REQUIRED WORK:
Set out the lines of the data below as a JSON list of strings, one string per line, omitting blank lines and leaving out the pictures.

SUPPLIED RECORDS:
○ ○ ○

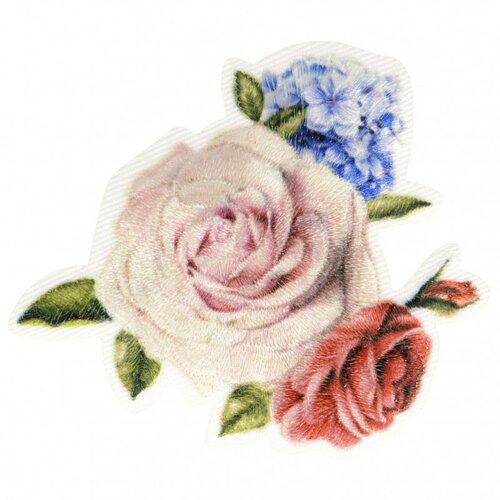 Lot de 3 écussons thermocollants bouquet de roses avec petites fleurs 5,5 cm x 6 cm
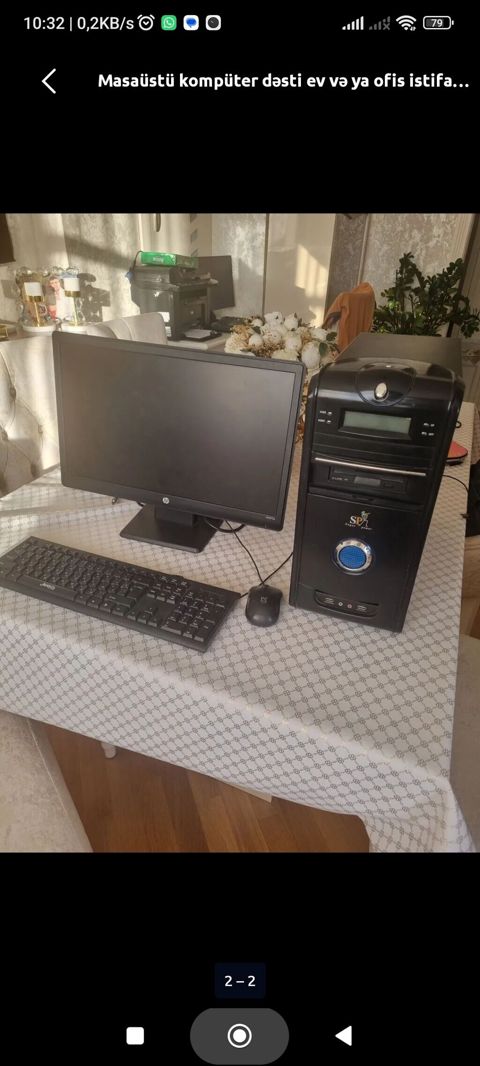 Masaüstü kompüter dəsti və çoxfunksiyalı printer Kompüter dəsti: - HP — Qax
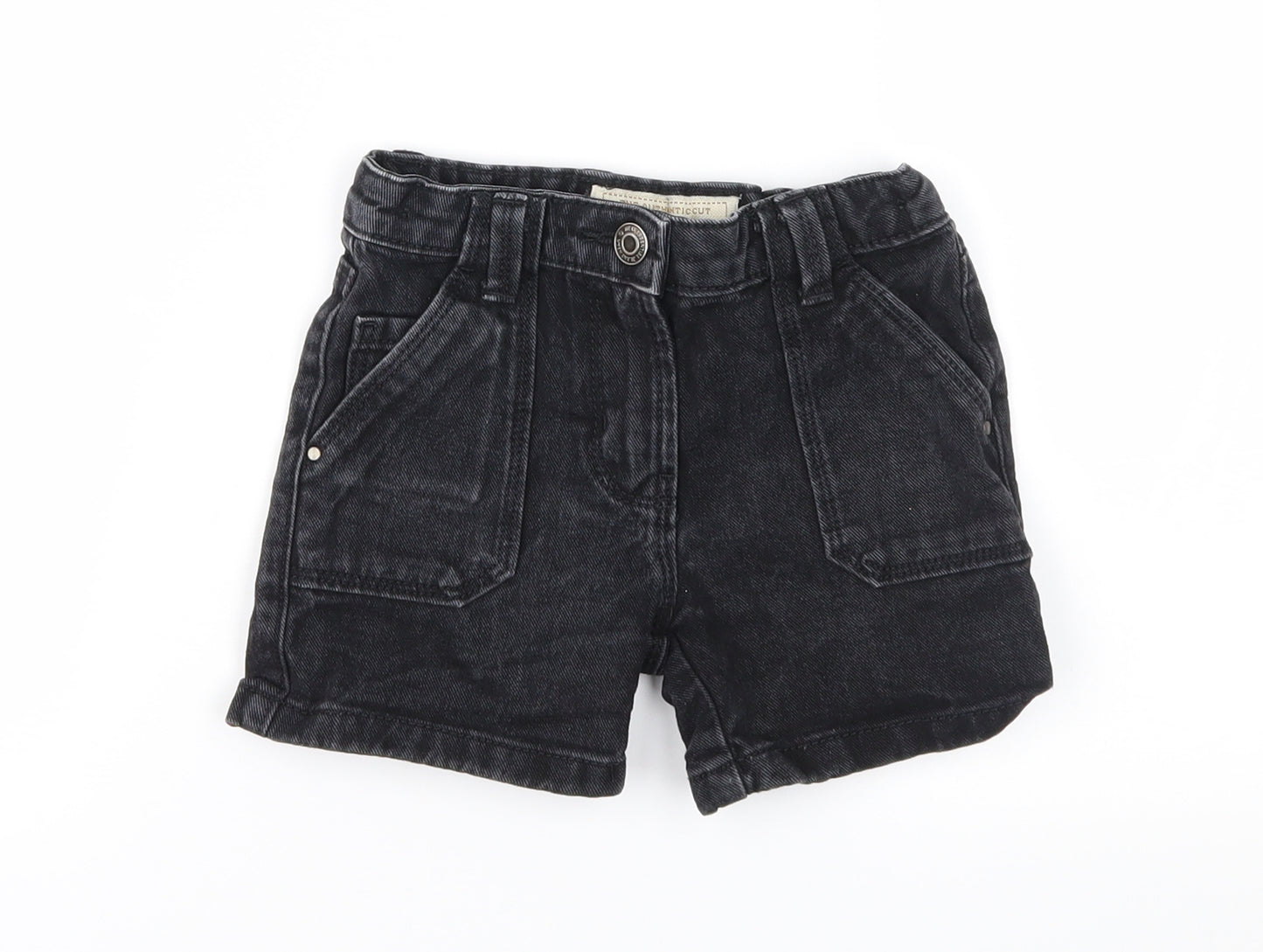 NEXT Girls Black  Denim Mom Shorts Size 3 Years
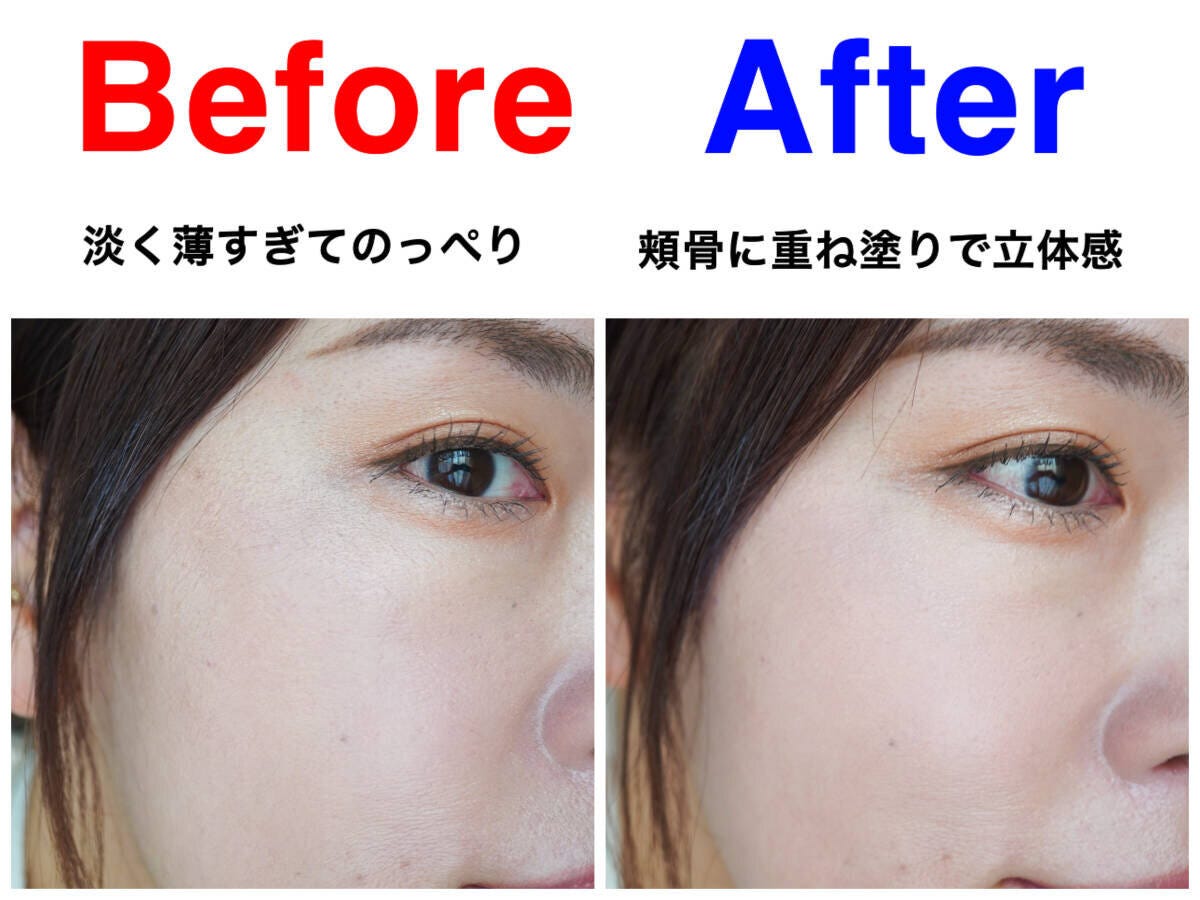 淡く薄いチーク（Before）と頬骨への重ね塗りで立体感が出たチーク（After）の顔比較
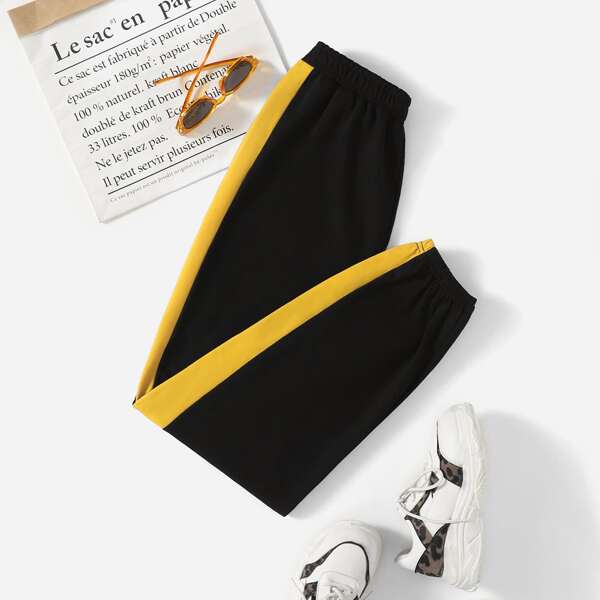 

Elastic Waist Contrast Side Seam Sweatpants, Black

○ ○ ○

WRITTEN SOLUTION:
[
  " Lot de 3 écussons thermocollants bouquet de roses avec petites fleurs 5,5 cm x 6 cm",
  " Masaüstü kompüter dəsti və çoxfunksiyalı printer Kompüter dəsti: - HP — Qax",
  " NEXT Girls Black  Denim Mom Shorts Size 3 Years",
  " 淡く薄いチーク（Before）と頬骨への重ね塗りで立体感が出たチーク（After）の顔比較",
  "Elastic Waist Contrast Side Seam Sweatpants, Black"
]